Rund ein Drittel der Inschriften des bearbeiteten Bestandes stammen von Denkmälern des Totengedächtnisses und bilden somit die größte Gruppe inschrifttragender Objekte. Von den 25 Grabdenkmälern stammen 18 aus der Riddagshäuser Klosterkirche (etwa 70 Prozent); die restlichen sieben verteilen sich auf vier andere Ortschaften. Erhalten haben sich gut die Hälfte der Denkmäler, die andere Hälfte konnte anhand älterer Abschriften ediert werden. Bei den meisten Objekten handelt es sich um steinerne Grabplatten, die als Abdeckung des unterhalb des Fußbodens befindlichen Grabes dienten, wohingegen die aus Holz oder Stein gefertigten Epitaphien unabhängig vom Begräbnisort an einer Wand angebracht waren; gleiches gilt für die beiden ehemals auf dem Chor der Klosterkirche befindlichen Fahnen verstorbener Soldaten (Kat.-Nr. 61). Da die meisten Grabplatten im Laufe der Zeit aufgenommen und an Wänden aufgestellt worden sind, ist eine Unterscheidung von einem Epitaph nicht immer ganz eindeutig. Lediglich zwei Grabplatten sind noch in einer liegenden Position erhalten (Kat.-Nr. 47 u. Kat.-Nr. 65); die Grabplatte des Abtes Peter Windruwe wurde jedoch von ihrem originalen Standort innerhalb der Klosterkirche versetzt.

Die frühesten Grabdenkmäler stammen aus dem 14. Jahrhundert, sind jedoch lediglich kopial überliefert (Kat.-Nr. 2 u.
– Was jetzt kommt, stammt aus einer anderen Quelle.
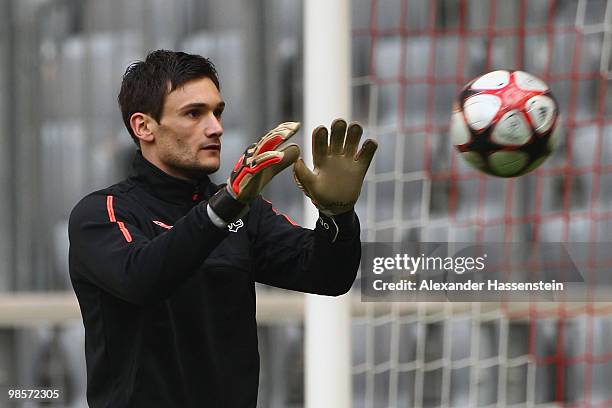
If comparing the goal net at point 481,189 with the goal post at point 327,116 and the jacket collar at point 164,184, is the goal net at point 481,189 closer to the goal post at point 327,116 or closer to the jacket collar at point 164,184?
the goal post at point 327,116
Kat.-Nr. 3); das erste noch erhaltene Grabdenkmal ist die Grabplatte eines Unbekannten aus dem Jahr 1440, die sich an der südlichen Außenwand der Klosterkirche Riddagshausen befindet (Kat.-Nr. 10). Bis zum Ende des 16. Jahrhunderts sind ausschließlich Grabdenkmäler aus der Klosterkirche nachgewiesen, erst in der folgenden Zeit lassen sich auch Grabdenkmäler außerhalb Riddagshausens nachweisen. Dies mag mitunter mit der recht dichten Überlieferungslage der Riddagshäuser Grabdenkmäler zusammenhängen (vgl. Kap. 3); von den 13 bis 1600 produzierten Grabdenkmälern sind acht nach kopialer Überlieferung ediert.
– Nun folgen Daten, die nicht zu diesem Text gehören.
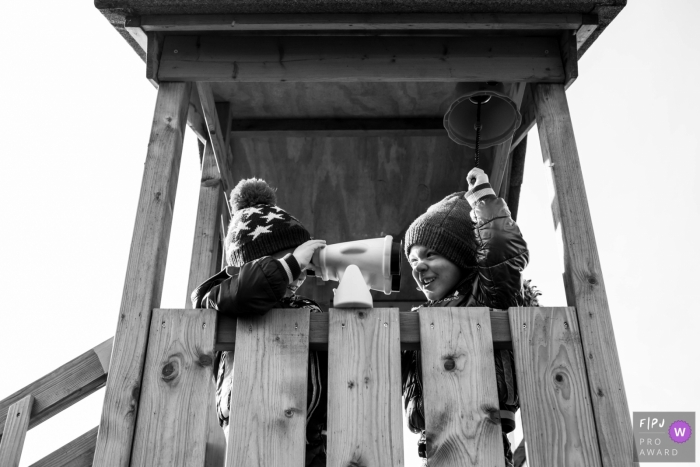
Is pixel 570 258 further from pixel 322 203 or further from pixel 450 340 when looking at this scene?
pixel 322 203

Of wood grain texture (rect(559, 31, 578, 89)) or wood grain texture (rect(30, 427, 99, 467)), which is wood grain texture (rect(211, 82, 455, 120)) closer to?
wood grain texture (rect(559, 31, 578, 89))

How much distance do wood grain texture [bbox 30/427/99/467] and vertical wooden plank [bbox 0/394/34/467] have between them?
147 millimetres

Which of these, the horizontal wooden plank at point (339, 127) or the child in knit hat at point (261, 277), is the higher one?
the horizontal wooden plank at point (339, 127)

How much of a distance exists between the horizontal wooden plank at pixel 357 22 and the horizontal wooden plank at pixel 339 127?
1.68m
Ein Großteil der Grabmäler waren für Geistliche, fünf für Mitglieder des Adels, drei für Frauen, drei für Militärangehörige und zwei für Kinder bestimmt. Die Grabmäler sind einheitlich mit einer umlaufenden Inschrift versehen; Ausnahmen bilden die beiden hölzernen Epitaphien in Leiferde und Bevenrode (Kat.-Nr. 60 u. Kat.-Nr. 67) sowie die Grabplatte der Kinder des Zacharias Brandshagen in Riddagshausen (Kat.-Nr. 65). Für die kopiale Überlieferung ist nicht immer sicher festzumachen, an welcher Stelle sich die Inschriften befanden. Das von der Grabschrift umschlossene Mittelfeld war zumeist mit der figürlichen Darstellung des/der Verstorbenen versehen; die Darstellung entspricht dabei dem jeweiligen sozialen Stand. Zur Veranschaulichung der adeligen Abkunft findet sich auf den Grablatten Adelsangehöriger zusätzlich das Familienwappen; die Grabplatte des im Kindesalter Verstorbenen Hans Georg von Löhneysen enthält eine vierteilige Ahnenprobe (Kat.-Nr. 39). Neben dem Adel präsentierten sich auch die beiden Äbte Johannes Lorber und Peter Windruwe mit ihren jeweiligen Abtswappen (Kat.-Nr. 38 u. Kat.-Nr. 47). Im Falle des 1440 unbekannten Verstorbenen, dessen Grabplatte sich an der südlichen Außenwand der Riddagshäuser Klosterkirche befindet, wurde zu Gunsten des Wappens auf eine figürliche Darstellung verzichtet (Kat.-Nr. 10); gleiches ist auch für die Grabplatte des 1452 verstorbenen Ludolf von Veltheim festzuhalten (Kat.-Nr. 11). Erst mit dem 1641 bei Wolfenbüttel verstorbenen schottischen Oberfeldherrn David Sibbald tritt in dem bearbeiteten Bestand eine reine Wappendarstellung wieder auf (Kat.-Nr. 60). Die häufig im sepulkralen Kontext anzutreffende Darstellung des Verstorbenen in betender Haltung vor dem gekreuzigten Christus lässt sich im Bestand in drei Fällen nachweisen. Während das Epitaph des Riddagshäuser Priors und Pastors Christian Probst den Verstorbenen allein zeigt (Kat.-Nr. 45), sind die beiden Pfarrer Johannes Hess aus Bevenrode und Hartwieg Flor aus Hondelage von ihrer Familie umgeben (Kat.-Nr. 67 u. Kat.-Nr. 41).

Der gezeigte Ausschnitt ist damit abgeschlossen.